Его голос был вкрадчивым и мягким, как масло. Недоверие Мары возрастало с каждой секундой, но она не видела способа избежать ответа, которого он ждал. Она должна остаться с ним здесь, в этом доме.
– Мне не хотелось бы зависеть от вас, но ваше предложение… столь необычно.
– Многие женщины управляют домашним хозяйством холостых мужчин в Париже, и положение некоторых из них нельзя назвать обычным.
– Я не вполне понимаю, как вы намереваетесь убедить своего дворецкого, что я… что у меня есть подобного рода полномочия.
– Предоставьте это мне.
Опять в его голосе послышалась нотка высокомерия. А может, она слишком строга к нему? С таким же успехом это можно было назвать уверенностью в себе.
– Я готова признать, что ваши слуги действительно нуждаются в руководстве, – тщательно подбирая слова, проговорила Мара, – но почему вы думаете, что эта задача будет по силам мне? Вы ничего не знаете о моих способностях.
– Вы не сможете быть хуже Саруса.
– А если ваши слуги не захотят подчиняться моим приказам?
– Захотят, иначе вы их уволите и наймете других, попокладистее.
Она не сводила глаз с его волевого лица. Его синие глаза смотрели на нее безмятежно, но в то же время внимательно, выжидающе. С досадой, вызванной отчасти его раздражающей самоуверенностью, отчасти ощущением собственного бессилия, Мара сказала:
– Поскольку вы уничтожили все мои доводы против, полагаю, мне остается только согласиться.
– Только если вы сами того хотите. Я вас не принуждаю, просто прошу вашей помощи.
– Я вовсе не хотела сказать… – начала она, но умолкла на полуслове, понимая, что невозможно объяснить ему всю безвыходность своего положения. – Я буду рада помочь вам любым возможным для меня способом.
– Щедрое предложение, но углубляться в него я не буду. Наша следующая задача – должным образом экипировать вас для исполнения ваших обязанностей.
– Ну, это задача несложная, – с облегчением вздохнула Мара. – Не сомневаюсь, у вас есть поставщик обычной серой саржи, а также чепцов и фартуков.
– Нет.
Этот краткий ответ прозвучал с непримиримой категоричностью.
– В таком случае его нетрудно будет найти. Достаточно спросить у горничных.

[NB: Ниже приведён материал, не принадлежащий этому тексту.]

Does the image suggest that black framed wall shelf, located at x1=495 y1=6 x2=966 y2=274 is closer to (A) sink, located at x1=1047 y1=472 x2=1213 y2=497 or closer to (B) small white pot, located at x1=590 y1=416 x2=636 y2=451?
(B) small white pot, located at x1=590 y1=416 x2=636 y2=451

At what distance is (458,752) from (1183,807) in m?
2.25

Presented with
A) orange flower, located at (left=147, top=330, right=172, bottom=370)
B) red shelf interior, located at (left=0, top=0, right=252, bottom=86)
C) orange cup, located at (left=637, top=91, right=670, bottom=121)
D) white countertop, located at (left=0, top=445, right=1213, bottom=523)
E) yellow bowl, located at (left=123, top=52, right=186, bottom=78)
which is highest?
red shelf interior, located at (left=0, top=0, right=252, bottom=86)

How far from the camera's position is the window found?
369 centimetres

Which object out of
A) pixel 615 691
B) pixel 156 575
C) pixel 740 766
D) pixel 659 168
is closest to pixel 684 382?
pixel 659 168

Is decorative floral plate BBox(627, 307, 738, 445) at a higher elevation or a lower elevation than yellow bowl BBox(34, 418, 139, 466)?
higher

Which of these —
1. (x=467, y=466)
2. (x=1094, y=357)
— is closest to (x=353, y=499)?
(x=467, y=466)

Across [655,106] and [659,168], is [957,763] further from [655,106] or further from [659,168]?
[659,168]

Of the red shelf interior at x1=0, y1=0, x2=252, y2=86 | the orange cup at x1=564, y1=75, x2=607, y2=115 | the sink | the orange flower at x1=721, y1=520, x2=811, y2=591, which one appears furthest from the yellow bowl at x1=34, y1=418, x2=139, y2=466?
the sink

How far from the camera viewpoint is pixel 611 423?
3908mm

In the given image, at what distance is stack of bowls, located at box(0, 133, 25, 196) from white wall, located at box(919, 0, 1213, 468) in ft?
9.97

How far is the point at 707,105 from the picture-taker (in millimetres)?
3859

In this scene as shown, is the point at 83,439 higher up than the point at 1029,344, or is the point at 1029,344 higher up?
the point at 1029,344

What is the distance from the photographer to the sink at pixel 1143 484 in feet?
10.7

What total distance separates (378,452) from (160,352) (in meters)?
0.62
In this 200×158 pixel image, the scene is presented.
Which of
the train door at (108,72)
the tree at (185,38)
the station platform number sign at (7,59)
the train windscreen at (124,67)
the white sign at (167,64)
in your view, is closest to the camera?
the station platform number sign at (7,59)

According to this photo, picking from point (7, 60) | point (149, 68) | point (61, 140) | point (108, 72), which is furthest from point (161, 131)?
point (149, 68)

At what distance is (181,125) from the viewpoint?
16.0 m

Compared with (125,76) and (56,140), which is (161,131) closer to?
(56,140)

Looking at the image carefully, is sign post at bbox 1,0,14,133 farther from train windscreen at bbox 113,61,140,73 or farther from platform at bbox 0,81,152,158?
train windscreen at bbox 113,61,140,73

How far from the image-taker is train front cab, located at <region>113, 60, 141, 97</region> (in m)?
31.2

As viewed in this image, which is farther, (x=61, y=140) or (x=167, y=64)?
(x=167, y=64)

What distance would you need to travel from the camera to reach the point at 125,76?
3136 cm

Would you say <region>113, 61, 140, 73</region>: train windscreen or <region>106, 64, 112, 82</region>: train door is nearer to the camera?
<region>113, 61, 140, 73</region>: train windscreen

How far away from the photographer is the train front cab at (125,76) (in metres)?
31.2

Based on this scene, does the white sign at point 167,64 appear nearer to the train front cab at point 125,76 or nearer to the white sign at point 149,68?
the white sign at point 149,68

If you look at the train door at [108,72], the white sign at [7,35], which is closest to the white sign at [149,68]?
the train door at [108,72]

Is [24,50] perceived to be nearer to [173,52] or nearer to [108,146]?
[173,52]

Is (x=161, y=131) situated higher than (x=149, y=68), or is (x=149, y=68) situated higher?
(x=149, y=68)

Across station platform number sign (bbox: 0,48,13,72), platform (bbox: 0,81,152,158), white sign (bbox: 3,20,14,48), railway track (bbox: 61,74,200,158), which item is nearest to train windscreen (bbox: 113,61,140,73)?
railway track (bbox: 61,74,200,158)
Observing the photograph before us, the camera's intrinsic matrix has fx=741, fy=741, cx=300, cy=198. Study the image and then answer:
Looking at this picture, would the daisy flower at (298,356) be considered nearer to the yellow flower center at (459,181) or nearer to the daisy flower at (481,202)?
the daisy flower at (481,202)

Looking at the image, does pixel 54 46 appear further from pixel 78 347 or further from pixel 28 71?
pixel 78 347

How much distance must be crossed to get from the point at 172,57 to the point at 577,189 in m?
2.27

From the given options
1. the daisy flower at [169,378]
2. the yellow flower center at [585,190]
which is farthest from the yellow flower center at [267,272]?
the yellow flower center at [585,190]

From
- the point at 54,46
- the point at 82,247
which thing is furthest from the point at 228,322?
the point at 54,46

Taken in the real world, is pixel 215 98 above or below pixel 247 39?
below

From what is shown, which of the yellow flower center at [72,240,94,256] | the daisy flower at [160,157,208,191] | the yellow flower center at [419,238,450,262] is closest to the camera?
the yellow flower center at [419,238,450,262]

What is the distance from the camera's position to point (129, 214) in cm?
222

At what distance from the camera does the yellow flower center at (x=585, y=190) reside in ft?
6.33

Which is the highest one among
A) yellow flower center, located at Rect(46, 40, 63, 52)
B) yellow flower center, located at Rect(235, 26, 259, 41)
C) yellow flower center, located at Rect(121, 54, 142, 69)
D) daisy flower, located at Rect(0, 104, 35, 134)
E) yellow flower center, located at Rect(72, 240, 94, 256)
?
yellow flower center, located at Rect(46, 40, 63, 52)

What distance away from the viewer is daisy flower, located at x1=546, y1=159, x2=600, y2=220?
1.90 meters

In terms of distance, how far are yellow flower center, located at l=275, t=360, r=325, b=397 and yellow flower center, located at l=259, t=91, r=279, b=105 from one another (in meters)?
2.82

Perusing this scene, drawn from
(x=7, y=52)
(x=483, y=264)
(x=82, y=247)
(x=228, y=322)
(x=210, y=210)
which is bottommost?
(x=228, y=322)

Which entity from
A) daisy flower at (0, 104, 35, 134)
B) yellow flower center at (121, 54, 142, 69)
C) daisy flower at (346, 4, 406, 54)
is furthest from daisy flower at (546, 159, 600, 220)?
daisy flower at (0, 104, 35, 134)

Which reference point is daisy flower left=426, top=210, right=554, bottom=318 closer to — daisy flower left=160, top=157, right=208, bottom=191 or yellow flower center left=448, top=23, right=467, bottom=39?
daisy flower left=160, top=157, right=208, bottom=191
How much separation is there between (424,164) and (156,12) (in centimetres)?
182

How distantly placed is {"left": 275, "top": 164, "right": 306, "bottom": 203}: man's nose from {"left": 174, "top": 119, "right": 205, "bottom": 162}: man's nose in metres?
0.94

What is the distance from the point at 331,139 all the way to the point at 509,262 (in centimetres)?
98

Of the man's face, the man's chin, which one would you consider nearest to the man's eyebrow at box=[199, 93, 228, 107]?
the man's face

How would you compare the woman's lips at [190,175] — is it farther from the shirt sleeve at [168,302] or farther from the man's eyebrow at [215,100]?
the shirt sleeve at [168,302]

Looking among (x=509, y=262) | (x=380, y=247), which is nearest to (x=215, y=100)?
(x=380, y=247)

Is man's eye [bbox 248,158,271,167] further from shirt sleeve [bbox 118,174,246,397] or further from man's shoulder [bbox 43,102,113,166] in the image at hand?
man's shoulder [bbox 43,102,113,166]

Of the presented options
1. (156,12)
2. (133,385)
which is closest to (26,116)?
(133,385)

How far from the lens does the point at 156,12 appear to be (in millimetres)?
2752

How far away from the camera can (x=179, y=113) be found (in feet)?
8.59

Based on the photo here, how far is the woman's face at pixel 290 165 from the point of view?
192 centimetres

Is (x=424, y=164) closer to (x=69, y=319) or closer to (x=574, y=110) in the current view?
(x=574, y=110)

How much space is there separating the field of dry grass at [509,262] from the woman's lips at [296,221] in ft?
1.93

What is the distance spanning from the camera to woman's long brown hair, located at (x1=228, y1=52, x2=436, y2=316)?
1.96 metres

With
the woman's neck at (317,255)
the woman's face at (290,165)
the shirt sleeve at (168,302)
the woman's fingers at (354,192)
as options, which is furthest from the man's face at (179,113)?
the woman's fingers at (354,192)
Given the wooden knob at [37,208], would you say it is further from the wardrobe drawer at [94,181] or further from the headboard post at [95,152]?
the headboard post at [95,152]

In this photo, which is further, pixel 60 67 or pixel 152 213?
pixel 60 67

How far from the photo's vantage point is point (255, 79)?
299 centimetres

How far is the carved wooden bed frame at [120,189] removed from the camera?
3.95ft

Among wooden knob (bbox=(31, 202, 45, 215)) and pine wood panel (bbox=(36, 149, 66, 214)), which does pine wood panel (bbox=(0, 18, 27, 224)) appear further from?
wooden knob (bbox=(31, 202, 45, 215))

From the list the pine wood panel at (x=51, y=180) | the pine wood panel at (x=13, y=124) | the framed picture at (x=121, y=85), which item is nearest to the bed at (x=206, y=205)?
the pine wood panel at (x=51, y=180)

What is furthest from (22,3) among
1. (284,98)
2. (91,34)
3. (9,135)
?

– Мне кажется, вы умышленно не хотите меня понять. Что ж, позвольте объяснить предельно ясно. Я не требую, чтобы вы одевались как горничная.
– Тогда как же, по-вашему, я должна одеваться? – строго спросила она.
– В кружева и оборки, в прозрачную кисею и облегающий атлас с отделкой из шелковых ленточек и сеточкой вуали для скромности? Короче говоря, в наряд кокотки? – осведомился принц вкрадчивым голосом театрального злодея. – Какое у вас пылкое воображение, моя дорогая! Но нет, я имел в виду нечто совсем иное. Мы пригласим мадам Пальмиру.
– Нет!
– Вот уж это положительно интересно! Что вы можете иметь против обслуживания у самой модной портнихи Парижа?
Вот он – люк-ловушка, открывшийся у нее под ногами, когда она этого совсем не ожидала! А ведь он был прямо у нее перед носом, и тем не менее она попалась. Не кто иной, как мадам Пальмира сшила то платье, что было на ней сейчас, и дюжину других ее нарядов. Знаменитая портниха узнает ее с первого же взгляда.
– Ее цены наверняка слишком высоки для простой экономки.
– Простой? Вспомните о моем положении и не забудьте, что в глазах Саруса вы должны выглядеть чем-то большим, нежели простая экономка, а он в подобных вещах знает толк. В прошлом ему не раз приходилось сопровождать дам в ателье портних.
– Мне неинтересно, что носили другие ваши женщины. Я прекрасно обойдусь и более скромными нарядами.
– Капризная и строптивая… Хотел бы я знать, в чем туг дело. Уверяю вас, я не содержу гарема. У меня давно уже пропала охота развлекаться с куртизанками.
– Я вовсе не ревную, если вы на это намекаете!
Искра одобрения промелькнула в его глазах. Он оценил ее сообразительность.
– Вы могли бы притвориться. Итак, мы обратимся к мадам Пальмире.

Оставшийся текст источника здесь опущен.